EXERCISE TEXT:
----
Redshift distributions depending on the quality flag

In [None]:
(count4, z_bin4) = np.histogram(train_sample_for_plots.query('flag_des == 4').z, bins='fd')
z_distribution4 = hv.Histogram((count4, z_bin4), kdims=redshift).opts(
    title='flag_des = 4', xlabel='spec-z', height=400, width=400, xlim=(0., 2.))
(count3, z_bin3) = np.histogram(train_sample_for_plots.query('flag_des == 3').z, bins='fd')
z_distribution3 = hv.Histogram((count3, z_bin3), kdims=redshift).opts(
    title='flag_des = 3',  color='darkorange', xlabel='spec-z', height=400, width=400, xlim=(0., 2.))
z_dist_by_flag = z_distribution4.options(height=350, width=450)  +  z_distribution3.options(height=350, width=450)             
z_dist_by_flag

#### Characteristics of the photometric sample

##### Magnitude distributions and their respective errors

In [None]:
bands = ['g', 'r', 'i', 'z', 'y']

In [None]:
fig = plt.figure(figsize=[12,4])
plt.subplot(1,2,1)
for band in bands:
    plt.hist(train_sample_for_plots.query(f'mag_auto_{band}_dered != 99.')[f'mag_auto_{band}_dered'], 
             bins=30, histtype='step', lw=2, log=True)
plt.xlabel('magnitude')
plt.ylabel('counts')
plt.xlim(12,28)
plt.ylim(10,)
plt.subplot(1,2,2)
for band in bands:
    plt.hist(train_sample_for_plots.query(f'mag_auto_{band}_dered != 99. & magerr_auto_{band} < 1.')[f'magerr_auto_{band}'], 
             bins=30, label=band, histtype='step', lw=2, log=True)
plt.xlabel('magnitude error')
plt.ylabel('counts')
plt.xlim(0,1)
plt.ylim(10,)
plt.legend(loc='upper right')
plt.tight_layout()

##### Magnitude errors

In [None]:
plt.figure(figsize=[18,4])
for i, band in enumerate(bands): 
    plt.subplot(int(f'15{str(i+1)}'))
    query = f'mag_auto_{band}_dered != 99. & magerr_auto_{band} < 2.'
    plt.plot(train_sample_for_plots.query(query)[f'mag_auto_{band}_dered'],
             train_sample_for_plots.query(query)[f'magerr_auto_{band}'], 
             '.', alpha=0.3, color='steelblue')
    plt.xlabel(f'mag {band}')
    if i == 0: 
        plt.ylabel('error')
    plt.xlim(16, 28)    
    plt.ylim(0, 2)
    plt.tight_layout()
----
RECORD EXCERPTS:
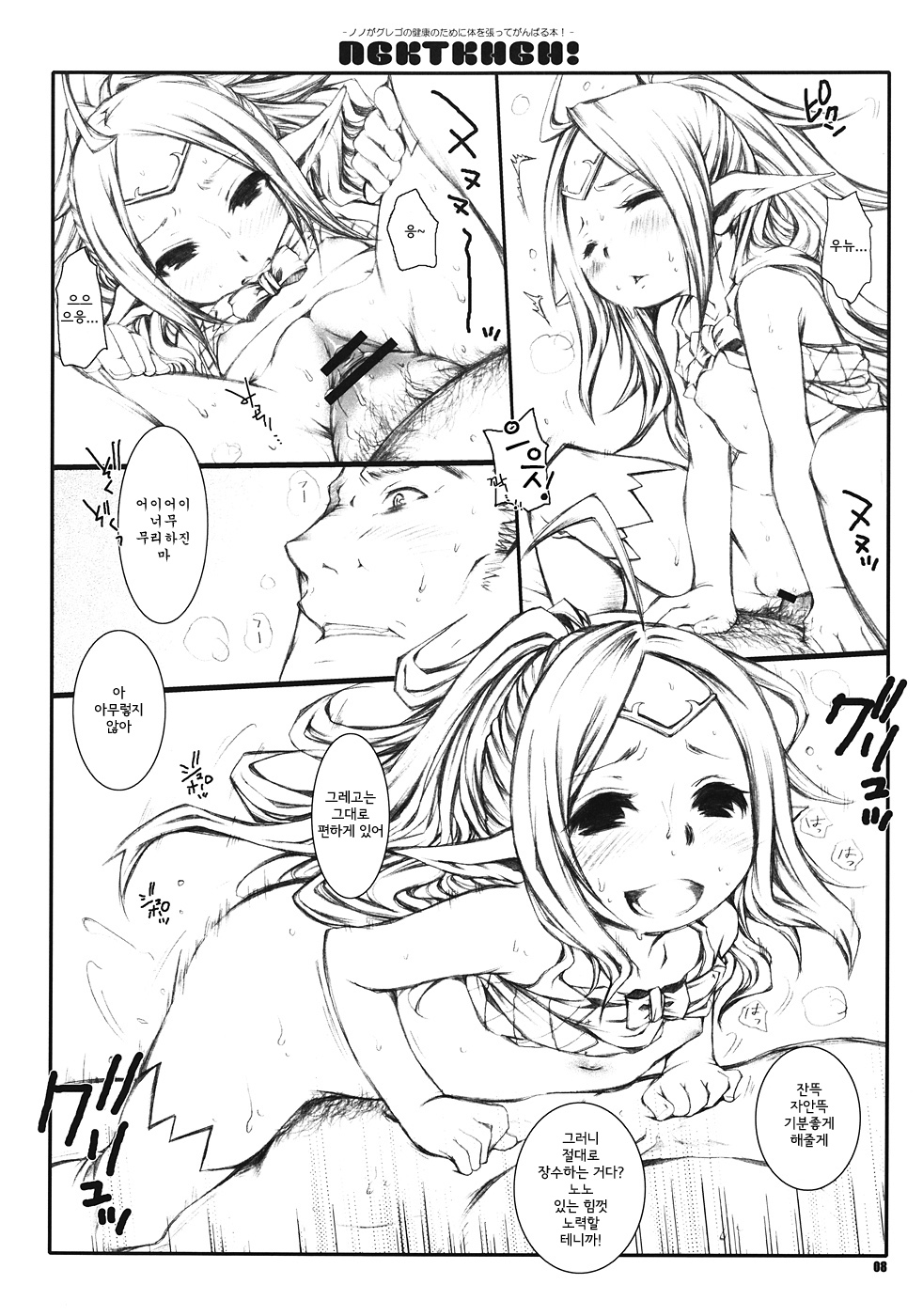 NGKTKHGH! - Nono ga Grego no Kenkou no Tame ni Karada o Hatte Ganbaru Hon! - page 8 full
----
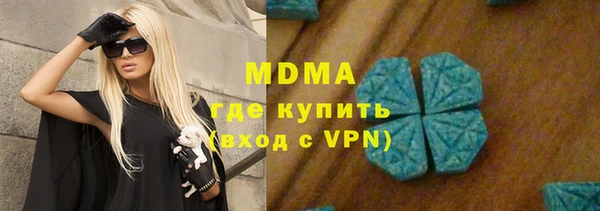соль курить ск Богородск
----
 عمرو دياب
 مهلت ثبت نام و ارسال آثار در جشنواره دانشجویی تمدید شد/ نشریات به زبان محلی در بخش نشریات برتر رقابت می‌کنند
----
SET OF TASKS:
1) In the photometric-sample notebook, which bands are assigned to the list named bands?
2) Carry on the photometric-sample notebook past its last line.

ANSWERS GIVEN:
1) g, r, i, z, and y

2)
##### Magnitude X redshift

In [None]:
clean = 'magerr_auto_i < 0.1 & mag_auto_g_dered != 99. & mag_auto_r_dered != 99. & mag_auto_i_dered != 99.'
train_sample_for_plots.query(clean, inplace=True)

In [None]:
mag_vs_z = hv.Scatter(train_sample_for_plots[['z', 'mag_auto_i_dered']]).opts(
        toolbar='above', tools=['hover'], height=400, width=800, alpha=0.5, 
        size=2, xlim=(0,2), ylim=(14,24), xlabel='spec-z', ylabel='mag i')
mag_vs_z

##### CMD and color-color plots

In [None]:
plot_style_bkh = dict(alpha=0.2,# color='steelblue',
                      marker='triangle', size=3,
                      xticks=5, yticks=5,
                      height=400, width=400,
                      toolbar='above')
plot_style = plot_style_bkh

In [None]:
points = train_sample_for_plots

In [None]:
imag = hv.Dimension('mag_auto_i_dered', label='mag i', range=(12, 24))
gmr = hv.Dimension('gmr', label='(g-r)', range=(-0.8, 3.0))
col_mag = hv.Scatter(points, kdims=imag, vdims=gmr).opts(**plot_style)
col_mag = col_mag.hist(dimension=[imag, gmr], num_bins=100, adjoin=True)

In [None]:
rmi = hv.Dimension('rmi', label='(r-i)', range=(-0.8, 2.5))
gmr = hv.Dimension('gmr', label='(g-r)', range=(-0.8, 3.5))
col_col = hv.Scatter(points, kdims=rmi, vdims=gmr).opts(**plot_style)
col_col = col_col.hist(dimension=[rmi, gmr], num_bins=100, adjoin=True)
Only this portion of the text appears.